[Data provided — start]

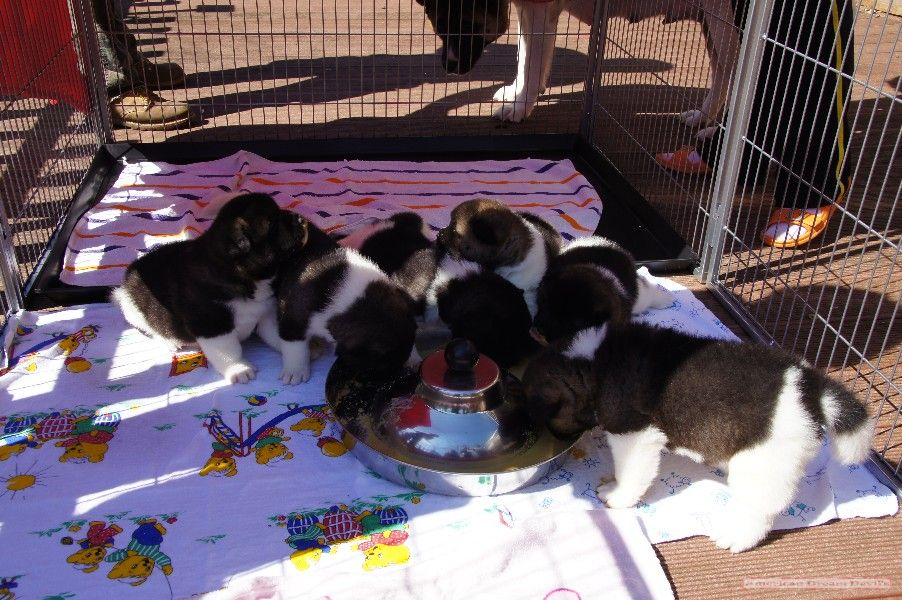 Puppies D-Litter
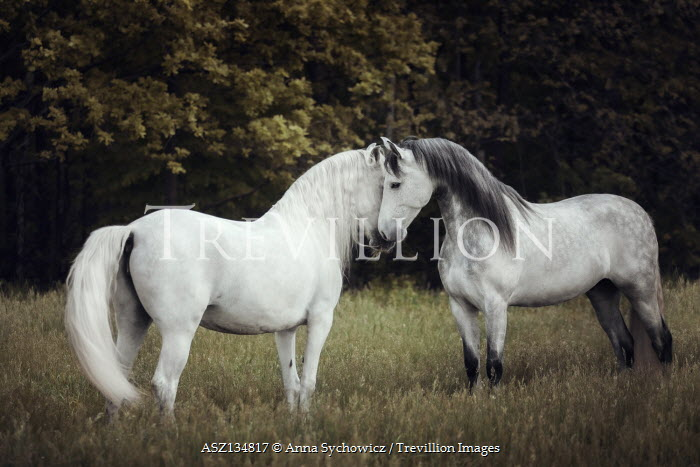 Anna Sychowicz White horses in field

[Data provided — finish]
[Data provided — start]

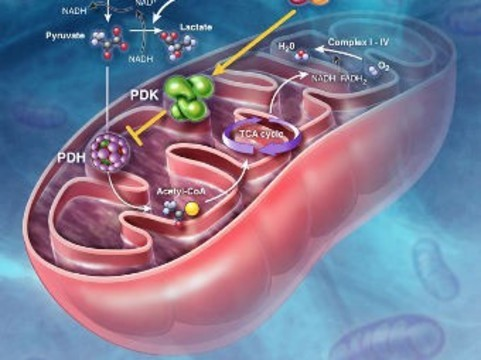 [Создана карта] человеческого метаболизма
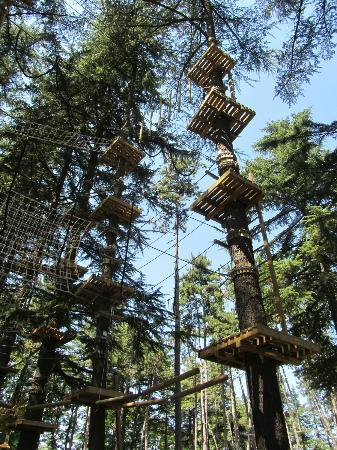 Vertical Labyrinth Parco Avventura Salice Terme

[Data provided — finish]

- _Instructions to follow_: What you need to produce is an exact copy of the entries above, limited to the lines from the one with "[Создана карта] человеческого метаболизма" up to and including the one with "Vertical Labyrinth Parco", without pictures.

- _Answer for this exercise_:
 [Создана карта] человеческого метаболизма
 Vertical Labyrinth Parco Avventura Salice Terme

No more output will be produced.